What you will do: How many lines in the listing below contain the string "When"? Case counts. Reply with the number only.

Records to use:

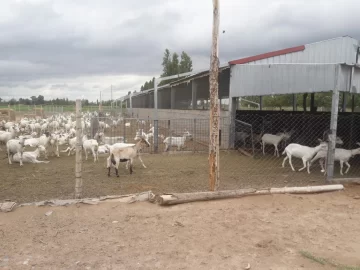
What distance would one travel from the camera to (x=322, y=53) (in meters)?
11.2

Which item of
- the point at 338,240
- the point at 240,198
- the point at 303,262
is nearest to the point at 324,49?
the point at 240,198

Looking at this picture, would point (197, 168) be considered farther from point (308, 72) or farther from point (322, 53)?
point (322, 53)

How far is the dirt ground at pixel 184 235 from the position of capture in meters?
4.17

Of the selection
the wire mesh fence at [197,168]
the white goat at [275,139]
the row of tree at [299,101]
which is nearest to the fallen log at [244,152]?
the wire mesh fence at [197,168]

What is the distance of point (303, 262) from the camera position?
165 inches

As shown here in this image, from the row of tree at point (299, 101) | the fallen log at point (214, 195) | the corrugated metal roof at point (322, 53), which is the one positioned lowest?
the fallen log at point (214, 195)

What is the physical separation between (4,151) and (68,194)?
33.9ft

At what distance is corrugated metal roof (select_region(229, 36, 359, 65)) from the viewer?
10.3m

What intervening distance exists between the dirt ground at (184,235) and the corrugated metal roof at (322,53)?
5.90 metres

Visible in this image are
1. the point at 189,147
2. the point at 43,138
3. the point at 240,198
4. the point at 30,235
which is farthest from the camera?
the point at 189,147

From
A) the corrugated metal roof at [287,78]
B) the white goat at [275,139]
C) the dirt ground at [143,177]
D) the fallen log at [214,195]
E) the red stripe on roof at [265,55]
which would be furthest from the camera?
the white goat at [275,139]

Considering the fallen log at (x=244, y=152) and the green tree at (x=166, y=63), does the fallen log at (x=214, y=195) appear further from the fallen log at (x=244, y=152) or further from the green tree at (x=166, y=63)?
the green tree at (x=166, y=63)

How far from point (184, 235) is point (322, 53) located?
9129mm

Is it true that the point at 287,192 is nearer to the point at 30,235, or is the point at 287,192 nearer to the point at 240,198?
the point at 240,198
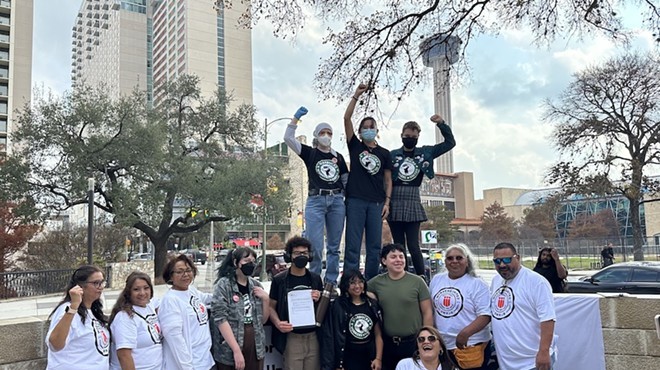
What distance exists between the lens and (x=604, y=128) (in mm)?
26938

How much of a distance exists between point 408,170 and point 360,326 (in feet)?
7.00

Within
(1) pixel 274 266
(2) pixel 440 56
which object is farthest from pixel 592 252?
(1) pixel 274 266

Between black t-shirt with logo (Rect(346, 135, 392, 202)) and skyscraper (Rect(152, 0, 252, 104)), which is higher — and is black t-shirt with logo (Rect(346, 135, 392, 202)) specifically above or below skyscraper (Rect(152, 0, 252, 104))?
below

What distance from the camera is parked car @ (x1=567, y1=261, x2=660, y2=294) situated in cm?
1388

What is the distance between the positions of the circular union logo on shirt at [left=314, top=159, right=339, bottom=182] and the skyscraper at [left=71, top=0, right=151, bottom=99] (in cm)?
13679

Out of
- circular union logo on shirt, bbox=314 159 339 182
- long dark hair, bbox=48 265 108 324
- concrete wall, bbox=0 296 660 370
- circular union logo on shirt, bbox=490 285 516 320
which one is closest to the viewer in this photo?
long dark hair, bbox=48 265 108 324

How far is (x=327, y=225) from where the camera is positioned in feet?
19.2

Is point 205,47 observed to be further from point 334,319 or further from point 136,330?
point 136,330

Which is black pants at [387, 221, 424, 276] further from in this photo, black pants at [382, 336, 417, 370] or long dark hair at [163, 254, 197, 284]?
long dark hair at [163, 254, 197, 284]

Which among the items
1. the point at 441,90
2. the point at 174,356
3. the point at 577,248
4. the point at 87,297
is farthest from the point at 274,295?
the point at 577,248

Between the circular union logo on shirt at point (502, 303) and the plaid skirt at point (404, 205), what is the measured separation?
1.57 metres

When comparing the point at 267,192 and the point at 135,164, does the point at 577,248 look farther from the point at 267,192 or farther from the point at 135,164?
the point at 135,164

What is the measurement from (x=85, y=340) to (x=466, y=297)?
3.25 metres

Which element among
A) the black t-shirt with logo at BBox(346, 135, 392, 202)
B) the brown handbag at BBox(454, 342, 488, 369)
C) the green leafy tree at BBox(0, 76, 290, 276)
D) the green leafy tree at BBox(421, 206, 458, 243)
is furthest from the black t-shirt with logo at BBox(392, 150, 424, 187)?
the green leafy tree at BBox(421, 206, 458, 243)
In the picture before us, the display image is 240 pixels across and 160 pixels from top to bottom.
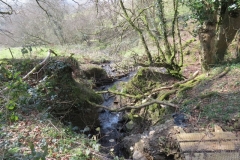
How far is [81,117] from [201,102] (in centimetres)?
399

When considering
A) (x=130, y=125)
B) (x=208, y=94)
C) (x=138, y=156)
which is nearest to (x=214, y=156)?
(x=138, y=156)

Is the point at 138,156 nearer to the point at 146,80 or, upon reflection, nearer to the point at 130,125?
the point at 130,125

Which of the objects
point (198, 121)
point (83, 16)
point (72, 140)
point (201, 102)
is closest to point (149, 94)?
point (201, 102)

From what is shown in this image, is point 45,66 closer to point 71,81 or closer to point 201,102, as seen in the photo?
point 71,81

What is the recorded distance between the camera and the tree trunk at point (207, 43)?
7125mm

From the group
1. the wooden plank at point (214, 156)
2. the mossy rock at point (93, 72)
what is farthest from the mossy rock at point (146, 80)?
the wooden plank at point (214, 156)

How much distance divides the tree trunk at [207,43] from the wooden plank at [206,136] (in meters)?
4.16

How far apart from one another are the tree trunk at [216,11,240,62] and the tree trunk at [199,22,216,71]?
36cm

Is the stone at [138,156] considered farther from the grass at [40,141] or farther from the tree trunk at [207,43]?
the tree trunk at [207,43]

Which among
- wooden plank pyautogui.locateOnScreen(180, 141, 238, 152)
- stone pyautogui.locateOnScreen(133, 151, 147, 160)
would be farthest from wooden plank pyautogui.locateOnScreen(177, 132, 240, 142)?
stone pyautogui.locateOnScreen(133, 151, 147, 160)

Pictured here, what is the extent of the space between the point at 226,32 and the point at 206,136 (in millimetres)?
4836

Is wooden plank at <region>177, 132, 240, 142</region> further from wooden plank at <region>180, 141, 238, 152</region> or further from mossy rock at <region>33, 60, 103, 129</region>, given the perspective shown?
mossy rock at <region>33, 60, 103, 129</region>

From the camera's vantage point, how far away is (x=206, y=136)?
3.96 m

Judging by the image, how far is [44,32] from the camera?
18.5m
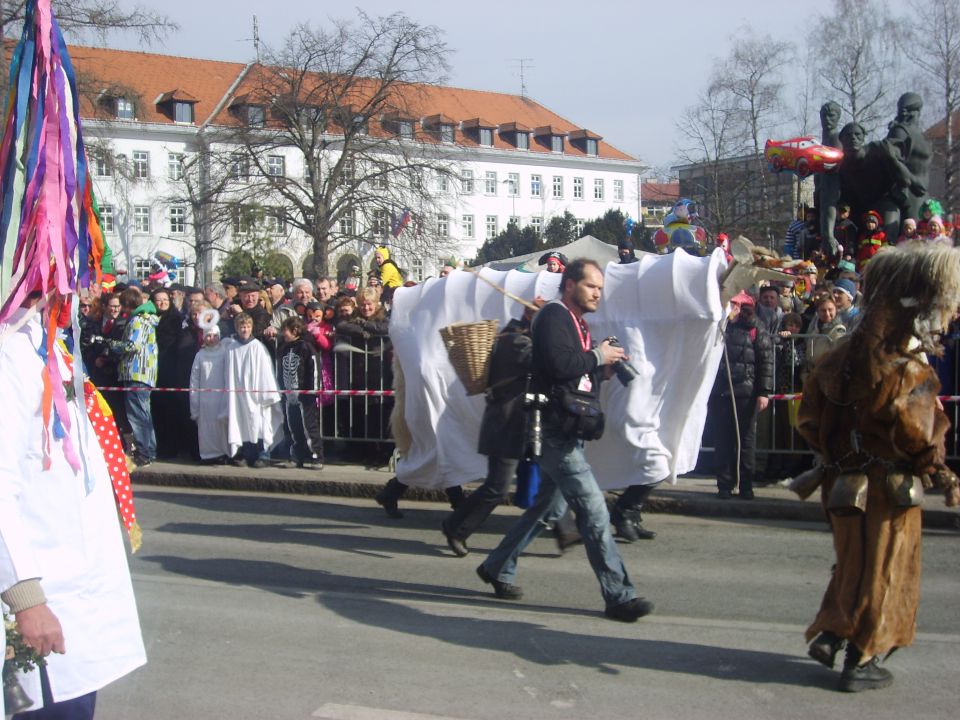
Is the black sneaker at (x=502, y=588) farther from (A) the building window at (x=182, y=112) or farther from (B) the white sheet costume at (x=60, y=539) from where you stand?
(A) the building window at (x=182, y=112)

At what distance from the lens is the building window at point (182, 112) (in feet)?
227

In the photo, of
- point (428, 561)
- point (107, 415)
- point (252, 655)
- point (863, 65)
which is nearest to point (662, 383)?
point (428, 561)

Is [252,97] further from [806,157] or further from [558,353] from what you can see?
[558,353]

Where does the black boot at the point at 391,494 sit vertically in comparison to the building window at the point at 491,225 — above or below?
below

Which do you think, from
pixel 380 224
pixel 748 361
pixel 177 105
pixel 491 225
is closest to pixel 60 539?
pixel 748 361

--

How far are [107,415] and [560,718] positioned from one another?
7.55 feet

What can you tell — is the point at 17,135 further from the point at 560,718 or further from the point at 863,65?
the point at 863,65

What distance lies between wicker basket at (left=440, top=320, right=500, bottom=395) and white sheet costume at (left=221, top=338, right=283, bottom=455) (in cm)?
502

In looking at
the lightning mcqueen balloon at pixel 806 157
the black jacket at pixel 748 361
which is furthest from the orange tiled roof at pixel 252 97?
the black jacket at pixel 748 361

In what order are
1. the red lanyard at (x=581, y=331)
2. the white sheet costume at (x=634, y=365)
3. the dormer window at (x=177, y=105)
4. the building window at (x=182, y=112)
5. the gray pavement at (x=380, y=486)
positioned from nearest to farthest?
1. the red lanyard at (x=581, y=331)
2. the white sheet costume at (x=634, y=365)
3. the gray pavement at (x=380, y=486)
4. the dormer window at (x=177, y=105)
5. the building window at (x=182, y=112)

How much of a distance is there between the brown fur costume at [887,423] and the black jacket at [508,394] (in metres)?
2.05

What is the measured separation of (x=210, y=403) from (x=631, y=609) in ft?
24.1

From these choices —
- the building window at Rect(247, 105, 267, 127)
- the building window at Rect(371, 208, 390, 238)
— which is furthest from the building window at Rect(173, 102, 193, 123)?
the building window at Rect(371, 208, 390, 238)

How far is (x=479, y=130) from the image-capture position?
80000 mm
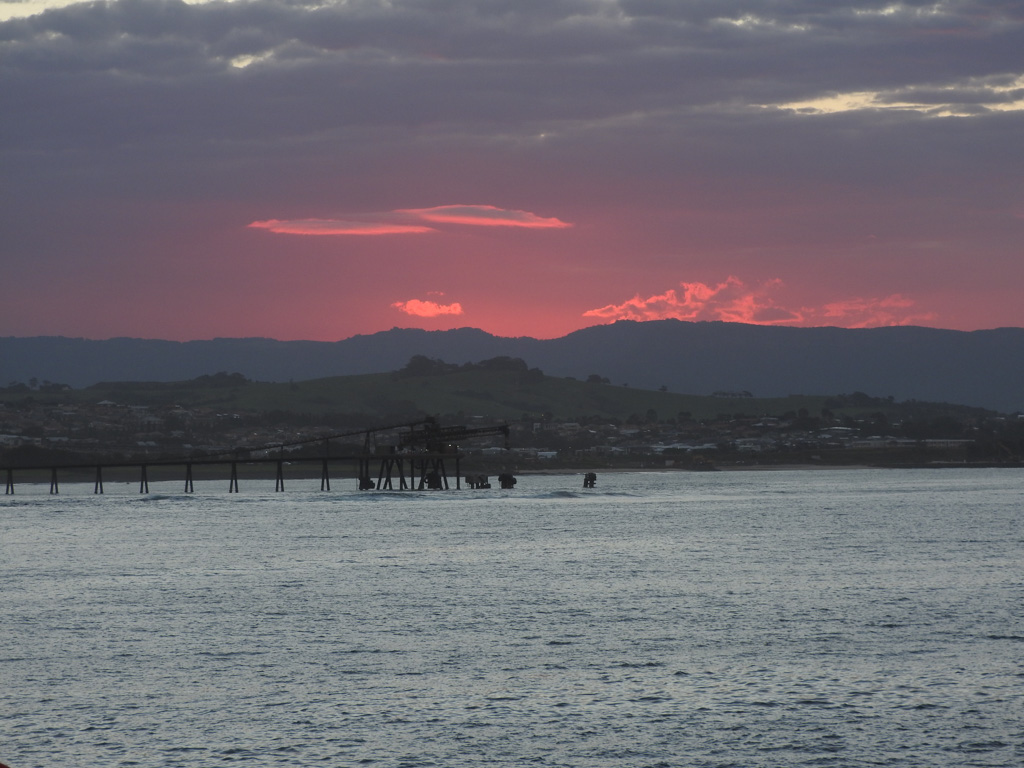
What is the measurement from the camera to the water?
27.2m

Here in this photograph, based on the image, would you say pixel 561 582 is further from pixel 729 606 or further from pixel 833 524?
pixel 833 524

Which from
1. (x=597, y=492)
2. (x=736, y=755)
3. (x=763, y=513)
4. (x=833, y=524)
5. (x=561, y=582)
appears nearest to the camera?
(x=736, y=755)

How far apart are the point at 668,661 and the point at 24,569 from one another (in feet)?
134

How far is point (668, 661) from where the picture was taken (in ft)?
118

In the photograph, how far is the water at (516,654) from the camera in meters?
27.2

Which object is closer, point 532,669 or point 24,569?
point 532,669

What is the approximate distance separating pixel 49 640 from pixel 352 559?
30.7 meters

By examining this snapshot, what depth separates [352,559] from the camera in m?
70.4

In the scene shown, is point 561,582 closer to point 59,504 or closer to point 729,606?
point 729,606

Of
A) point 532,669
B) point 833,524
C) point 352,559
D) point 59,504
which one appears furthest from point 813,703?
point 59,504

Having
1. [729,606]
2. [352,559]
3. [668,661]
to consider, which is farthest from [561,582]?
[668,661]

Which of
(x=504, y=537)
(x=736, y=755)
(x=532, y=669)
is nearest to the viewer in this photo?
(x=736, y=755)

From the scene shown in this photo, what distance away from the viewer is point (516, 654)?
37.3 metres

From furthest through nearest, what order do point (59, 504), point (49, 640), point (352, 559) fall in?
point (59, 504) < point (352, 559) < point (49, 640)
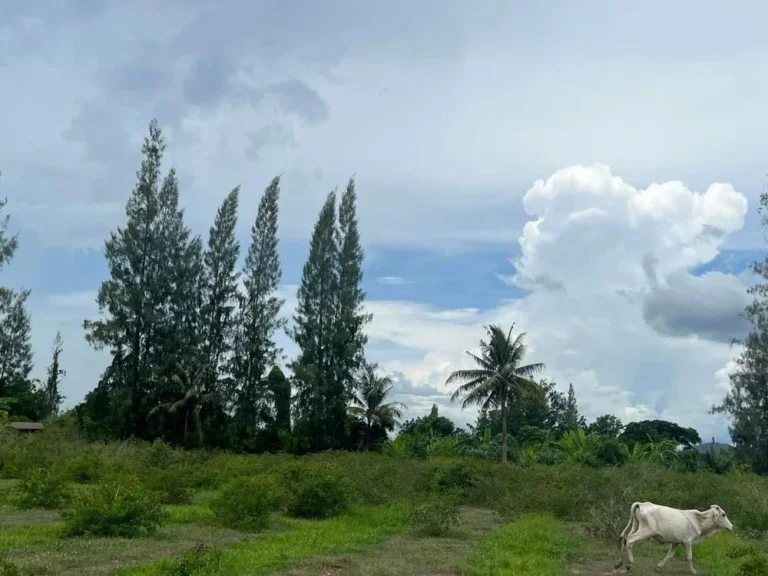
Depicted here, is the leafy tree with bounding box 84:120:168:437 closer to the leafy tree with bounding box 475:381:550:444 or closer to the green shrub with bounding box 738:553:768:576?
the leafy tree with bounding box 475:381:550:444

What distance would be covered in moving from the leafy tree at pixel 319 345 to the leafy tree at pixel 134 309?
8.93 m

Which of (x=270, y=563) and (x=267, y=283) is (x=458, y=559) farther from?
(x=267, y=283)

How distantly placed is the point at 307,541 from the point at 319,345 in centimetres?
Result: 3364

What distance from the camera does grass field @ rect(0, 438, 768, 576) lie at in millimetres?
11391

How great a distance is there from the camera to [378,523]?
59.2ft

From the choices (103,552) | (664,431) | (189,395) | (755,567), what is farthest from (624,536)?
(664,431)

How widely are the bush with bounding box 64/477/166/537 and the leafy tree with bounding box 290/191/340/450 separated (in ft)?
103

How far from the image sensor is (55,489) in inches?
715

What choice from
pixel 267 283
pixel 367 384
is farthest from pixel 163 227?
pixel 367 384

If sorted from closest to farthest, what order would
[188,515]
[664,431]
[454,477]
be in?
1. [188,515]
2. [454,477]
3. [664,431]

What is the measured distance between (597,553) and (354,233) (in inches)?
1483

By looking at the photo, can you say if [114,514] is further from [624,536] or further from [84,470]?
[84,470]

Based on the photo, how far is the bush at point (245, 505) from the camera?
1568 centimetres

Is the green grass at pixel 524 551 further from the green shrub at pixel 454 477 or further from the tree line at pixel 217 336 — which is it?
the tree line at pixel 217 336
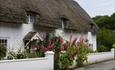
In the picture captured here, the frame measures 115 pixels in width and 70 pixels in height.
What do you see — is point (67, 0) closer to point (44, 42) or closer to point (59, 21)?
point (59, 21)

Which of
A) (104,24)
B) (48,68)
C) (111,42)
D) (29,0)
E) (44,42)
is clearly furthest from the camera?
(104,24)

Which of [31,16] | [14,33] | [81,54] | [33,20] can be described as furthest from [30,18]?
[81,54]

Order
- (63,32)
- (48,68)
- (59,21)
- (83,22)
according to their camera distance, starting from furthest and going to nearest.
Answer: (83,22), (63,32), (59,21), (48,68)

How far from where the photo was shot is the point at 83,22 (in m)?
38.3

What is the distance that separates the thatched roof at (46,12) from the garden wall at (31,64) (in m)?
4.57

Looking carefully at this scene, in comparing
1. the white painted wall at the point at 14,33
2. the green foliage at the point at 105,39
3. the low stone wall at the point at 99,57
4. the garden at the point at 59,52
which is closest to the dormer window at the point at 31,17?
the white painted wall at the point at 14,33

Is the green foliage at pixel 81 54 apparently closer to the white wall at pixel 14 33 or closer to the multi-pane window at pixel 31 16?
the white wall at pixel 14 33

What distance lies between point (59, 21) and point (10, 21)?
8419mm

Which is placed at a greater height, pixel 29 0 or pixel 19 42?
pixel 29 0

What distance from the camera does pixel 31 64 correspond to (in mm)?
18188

Result: 2